I took a deep breath and silently cursed whatever had possessed me to tell him about myself. "Alright. Uh, my name is not Winston Davis. It is Gerard Way. I am a 23-year-old serial killer. I move around a lot to avoid the authorities. I change my apperance frequently," I pointed to my hair, "My, uhh... m-my first three kills were my, um, family.. I have an internal clock/timer/alarm... I like to draw.. I have had limited contact with others of my species, I have killed seventeen people in all, and uh, I.." I stammered, regretting the next part, "I have been plotting to murder you since I saw you, but since you have been the only kind person to me in a long time, I decided that I wouldn't. Also, I adore cats," I finished, waiting for him to scream or laugh or something... anything..
He just sat there, absorbing the information like a sponge. I was afraid he was going to reject me or something, or call the police.
Instead, he leaned in and hugged me. I hugged him back, surprised.
"It must've been hard for you to tell me that, Wi- I mean, Gerard. I'm glad you did," he pointed out.
He began to retract from the hug, me thanking him for understanding, but right about when he was going to let go, he planted a soft, quick kiss on my cheek. My mouth opened in shock. He fully retracted from the hug, and I gazed at him as he shyly brushed a few black hair strands out of his face, unsure of how to react. The chemical/burning sensation returned full blast, burning up my insides with emotion.
He blushed and looked out a window. "I guess I should tell you that I'm gay."
I just sat there awkwardly silent. I didn't honestly know my sexuality. "I do not know my sexuality.

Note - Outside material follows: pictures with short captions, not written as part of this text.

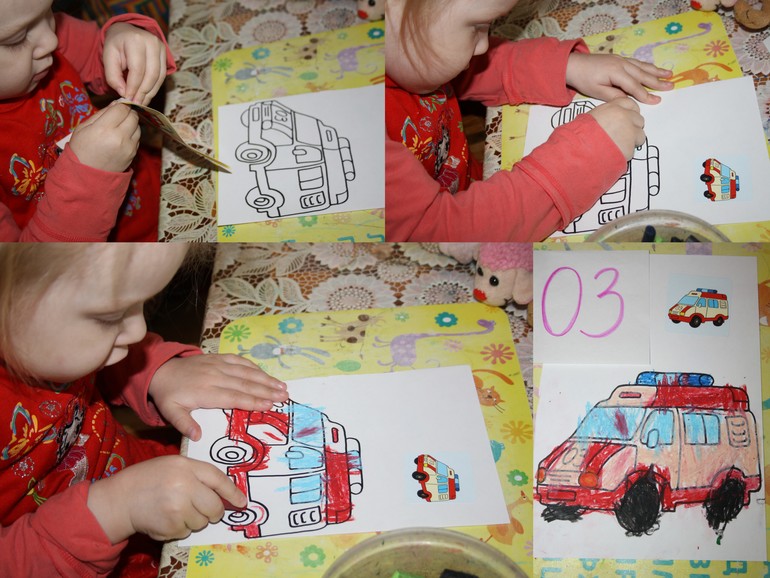 Занятие 8 (Важные машины).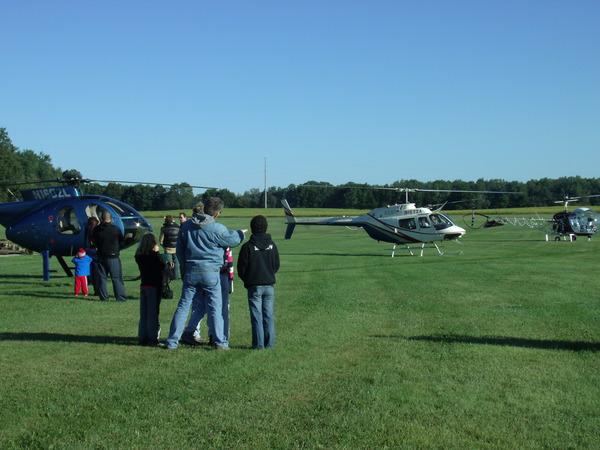 68th Annual Dawn Patrol Returning To Fowlerville This Sunday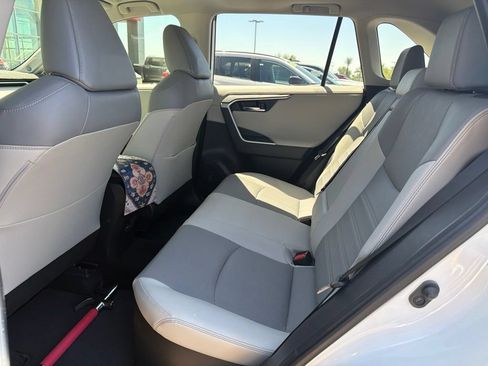 Used 2023 Toyota RAV4 Limited w/ Limited Grade Weather Package AWD/4WD image 8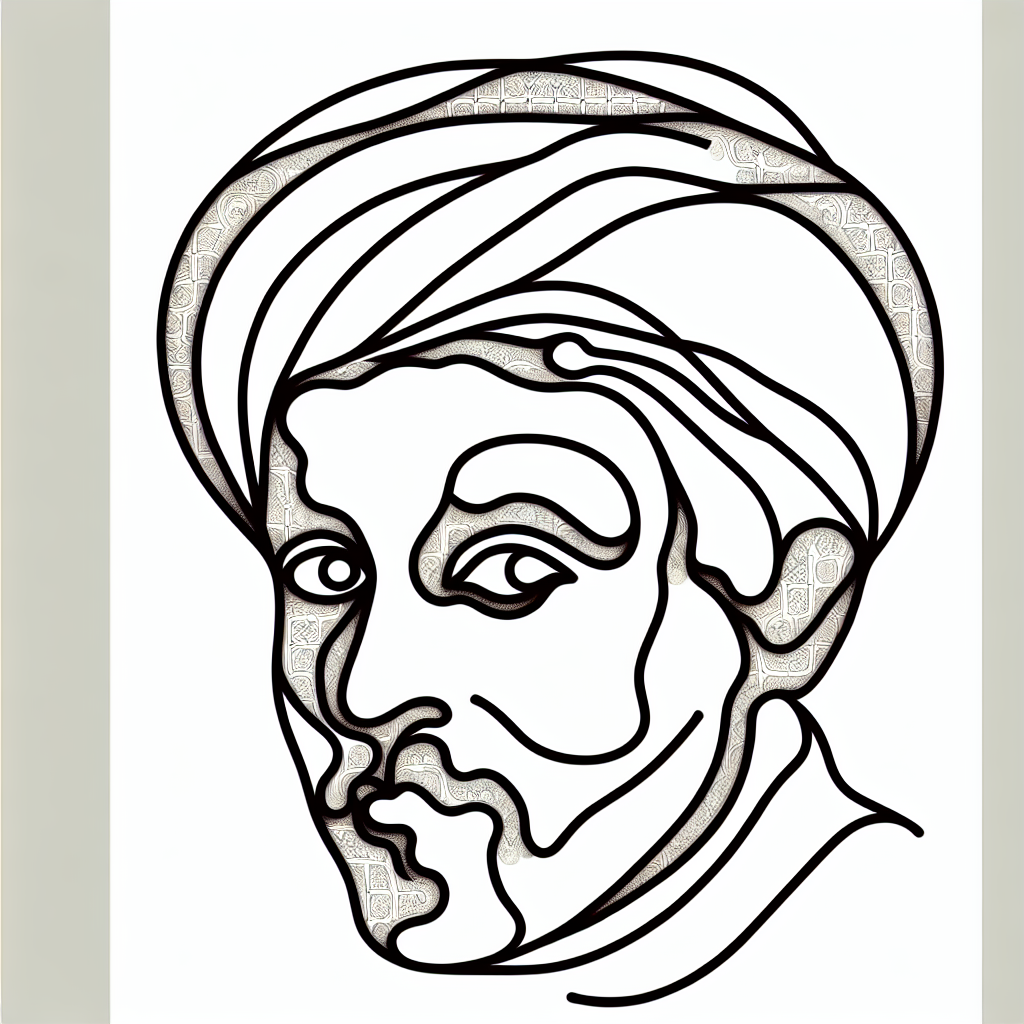 طراحی هنری و شگفت‌انگیز کانتورینگ صورت اصفهان.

I have been secluded for so long, I haven't really found an interest in anyone.. except you." I stated flatly. His eyes widened, but not in a scared way. In more like an "Oh, really?" sort of way.
"Are you, um, you know..." I stuttered, trying to spit out a coherent fucking sentence, "..Are you attracted to me? In a sexual way?" I asked, cheeks flaring red for no obvious reason. Frank squirmed awkwardly, staring down at his fidgeting hands. He looked up at me strangely, bottom lip caught inbetween his teeth.
I had no idea of what that meant. Maybe the hug and cheek-kiss and the strange look meant "yes"? Maybe not. Is he attracted to me? Am I attracted to him? Am I gay?
All of these questions were racing through my mind and I just had this blank stare on my face, still awaiting his answer. We made eye contact, and I raised my eyebrow.
"Uh, I don't... know?" He answered.
"You can't answer a question with another question," I scolded.
"You just said a contraction for the first time! You said can't instead of cannot!" He sang as if he had won a game of chess, changing the subject.
"Well, I guess I'M catching on," I grinned as I emphasized the "I'm".
He just chuckled. "You know, Gerard Way, for a sexually confused, lying serial killer, you're a pretty cool best friend."
I smiled. "Best friend". He accepted me, even though I was previously planning on cutting him open. That's friendship.